160548 | 1224 | 23 | Simon Church | FD | 1988-12-10 | 27 | MK Dons
Sample Solution:
SQL Code:
-- This query selects the player name and the count of bookings for each player from the player_booked table, grouped by player name.
SELECT
c.player_name, -- Selecting the player name from the player_mast table aliased as 'c'
COUNT(b.*) as Booked -- Counting the number of bookings for each player
FROM
soccer_country a -- Specifying the soccer_country table with an alias 'a'
JOIN
player_booked b ON a.country_id = b.team_id -- Joining the soccer_country table with the player_booked table based on the country_id
JOIN
player_mast c ON b.player_id = c.player_id -- Joining the player_mast table with the player_booked table based on the player_id
GROUP BY
c.player_name -- Grouping the results by player name
HAVING
COUNT(b.*) = ( -- Applying a filter to only include rows where the count of bookings for a player is equal to
SELECT MAX(mm) -- the maximum count of bookings among all players
FROM (
SELECT COUNT(*) mm -- Subquery to count the number of bookings for each player and alias it as 'mm'
FROM player_booked
GROUP BY player_id
) inner_result -- Alias for the subquery result
);
Sample Output:
player_name | booked
-------------------+--------
NGolo Kante | 3
William Carvalho | 3
Bartosz Kapustka | 3
(3 rows)
Code Explanation:
The said query in SQL that joins three tables soccer_country, player_booked, and player_mast and groups the results by player name.

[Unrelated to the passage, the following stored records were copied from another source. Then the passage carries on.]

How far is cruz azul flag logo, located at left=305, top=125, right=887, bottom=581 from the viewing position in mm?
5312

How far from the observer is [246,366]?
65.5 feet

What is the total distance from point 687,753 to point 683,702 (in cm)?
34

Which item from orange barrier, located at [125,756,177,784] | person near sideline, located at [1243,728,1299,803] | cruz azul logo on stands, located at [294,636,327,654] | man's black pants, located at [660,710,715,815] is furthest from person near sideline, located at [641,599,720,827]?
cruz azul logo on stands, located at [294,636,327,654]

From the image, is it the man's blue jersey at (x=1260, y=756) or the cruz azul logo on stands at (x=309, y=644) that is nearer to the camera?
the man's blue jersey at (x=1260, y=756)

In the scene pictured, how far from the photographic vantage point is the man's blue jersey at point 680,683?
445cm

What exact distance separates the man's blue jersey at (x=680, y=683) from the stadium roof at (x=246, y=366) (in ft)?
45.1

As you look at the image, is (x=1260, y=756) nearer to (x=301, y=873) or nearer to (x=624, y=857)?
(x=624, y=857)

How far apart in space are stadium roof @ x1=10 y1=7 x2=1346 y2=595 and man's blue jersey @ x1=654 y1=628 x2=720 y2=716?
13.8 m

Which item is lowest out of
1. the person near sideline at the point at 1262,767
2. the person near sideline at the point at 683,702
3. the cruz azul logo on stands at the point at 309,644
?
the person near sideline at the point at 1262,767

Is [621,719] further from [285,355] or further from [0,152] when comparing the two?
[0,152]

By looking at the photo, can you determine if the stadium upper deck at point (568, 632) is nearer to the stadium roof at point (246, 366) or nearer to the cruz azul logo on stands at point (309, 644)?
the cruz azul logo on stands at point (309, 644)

The JOIN clause joins the soccer_country and player_booked tables based on the country_id and team_id columns, and joins the result set with the table player_mast based on the player_id column.
Groups the results by player_name, so that the query can aggregate bookings by player.
Using a subquery finds the player with the highest number of bookings, and returns only that player's name and the number of bookings they have. The subquery first counts the number of bookings per player in the player_booked table, groups the result by player_id, and selects the maximum count. The outer query then filters the results to only include the player with that maximum count.
Alternative Solution:
Using a Correlated Subquery:
-- Selecting the player name and the count of bookings for each player from the player_booked table,
-- grouped by player name, using a subquery to determine players with the maximum bookings.
SELECT
c.player_name, -- Selecting the player name from the player_mast table aliased as 'c'
COUNT(b.*) as Booked -- Counting the number of bookings for each player
FROM
soccer_country a -- Specifying the soccer_country table with an alias 'a'
JOIN
player_booked b ON a.country_id = b.team_id -- Joining the soccer_country table with the player_booked table based on the country_id
JOIN
player_mast c ON b.player_id = c.player_id -- Joining the player_mast table with the player_booked table based on the player_id
JOIN
( -- Subquery to calculate the total bookings for each player and alias it as 'sub'
SELECT player_id, COUNT(*) as total_bookings
FROM player_booked
GROUP BY player_id
) as sub ON c.player_id = sub.player_id -- Joining the main query with the subquery based on the player_id
GROUP BY
c.player_name -- Grouping the results by player name
HAVING
COUNT(b.*) = ( -- Applying a filter to only include rows where the count of bookings for a player is equal to
SELECT MAX(total_bookings) -- the maximum count of bookings among all players
FROM ( -- Subquery to calculate the maximum total bookings among all players
SELECT COUNT(*) as total_bookings
FROM player_booked
GROUP BY player_id
) as inner_result -- Alias for the subquery result
);
Explanation:
This query uses a correlated subquery in the HAVING clause to find the maximum count of bookings for each player. It counts the bookings for each player and selects players with the maximum count.
Go to:
PREV : Players with their teams booked in the tournament.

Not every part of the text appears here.